START DATA LINES
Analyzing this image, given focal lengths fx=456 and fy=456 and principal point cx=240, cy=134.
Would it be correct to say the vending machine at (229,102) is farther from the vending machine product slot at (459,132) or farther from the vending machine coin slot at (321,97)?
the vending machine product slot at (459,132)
END DATA LINES
START DATA LINES
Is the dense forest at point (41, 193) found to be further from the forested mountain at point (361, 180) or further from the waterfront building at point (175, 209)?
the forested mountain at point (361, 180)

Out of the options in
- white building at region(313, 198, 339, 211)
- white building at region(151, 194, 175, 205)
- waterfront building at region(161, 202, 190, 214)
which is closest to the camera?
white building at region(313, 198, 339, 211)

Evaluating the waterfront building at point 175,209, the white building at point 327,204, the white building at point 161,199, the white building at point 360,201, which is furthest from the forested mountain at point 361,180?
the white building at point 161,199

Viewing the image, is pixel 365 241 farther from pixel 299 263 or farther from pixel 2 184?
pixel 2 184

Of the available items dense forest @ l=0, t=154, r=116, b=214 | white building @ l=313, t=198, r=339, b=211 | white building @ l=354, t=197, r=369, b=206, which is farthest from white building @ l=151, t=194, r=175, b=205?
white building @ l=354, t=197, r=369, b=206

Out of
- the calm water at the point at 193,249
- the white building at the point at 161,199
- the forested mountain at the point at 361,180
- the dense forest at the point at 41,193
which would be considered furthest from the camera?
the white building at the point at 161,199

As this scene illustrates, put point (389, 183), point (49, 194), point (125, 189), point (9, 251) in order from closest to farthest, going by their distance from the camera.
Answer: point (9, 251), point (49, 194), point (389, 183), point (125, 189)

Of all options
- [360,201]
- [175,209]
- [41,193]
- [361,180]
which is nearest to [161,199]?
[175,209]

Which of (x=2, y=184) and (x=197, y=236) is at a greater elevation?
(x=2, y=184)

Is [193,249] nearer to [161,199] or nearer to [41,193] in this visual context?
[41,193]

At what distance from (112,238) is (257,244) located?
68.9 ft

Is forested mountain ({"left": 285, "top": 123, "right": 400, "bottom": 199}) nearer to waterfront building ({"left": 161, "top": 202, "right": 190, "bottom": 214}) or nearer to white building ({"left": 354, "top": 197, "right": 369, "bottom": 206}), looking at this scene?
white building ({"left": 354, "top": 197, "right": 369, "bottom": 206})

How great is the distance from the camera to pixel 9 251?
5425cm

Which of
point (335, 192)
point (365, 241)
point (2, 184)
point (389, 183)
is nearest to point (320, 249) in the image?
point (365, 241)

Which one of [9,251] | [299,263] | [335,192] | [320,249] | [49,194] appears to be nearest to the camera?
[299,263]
END DATA LINES
WHAT IS BEING ASKED →
Copy out every line above that contains the word "mountain". Treat uppercase and lowercase as different.

TASK RESPONSE →
Is the dense forest at point (41, 193) found to be further from the forested mountain at point (361, 180) or further from the waterfront building at point (175, 209)?
the forested mountain at point (361, 180)
Evaluating the waterfront building at point 175,209, the white building at point 327,204, the white building at point 161,199, the white building at point 360,201, which is furthest from the forested mountain at point 361,180?
- the forested mountain at the point at 361,180
Is forested mountain ({"left": 285, "top": 123, "right": 400, "bottom": 199}) nearer to waterfront building ({"left": 161, "top": 202, "right": 190, "bottom": 214}) or nearer to white building ({"left": 354, "top": 197, "right": 369, "bottom": 206}), looking at this scene?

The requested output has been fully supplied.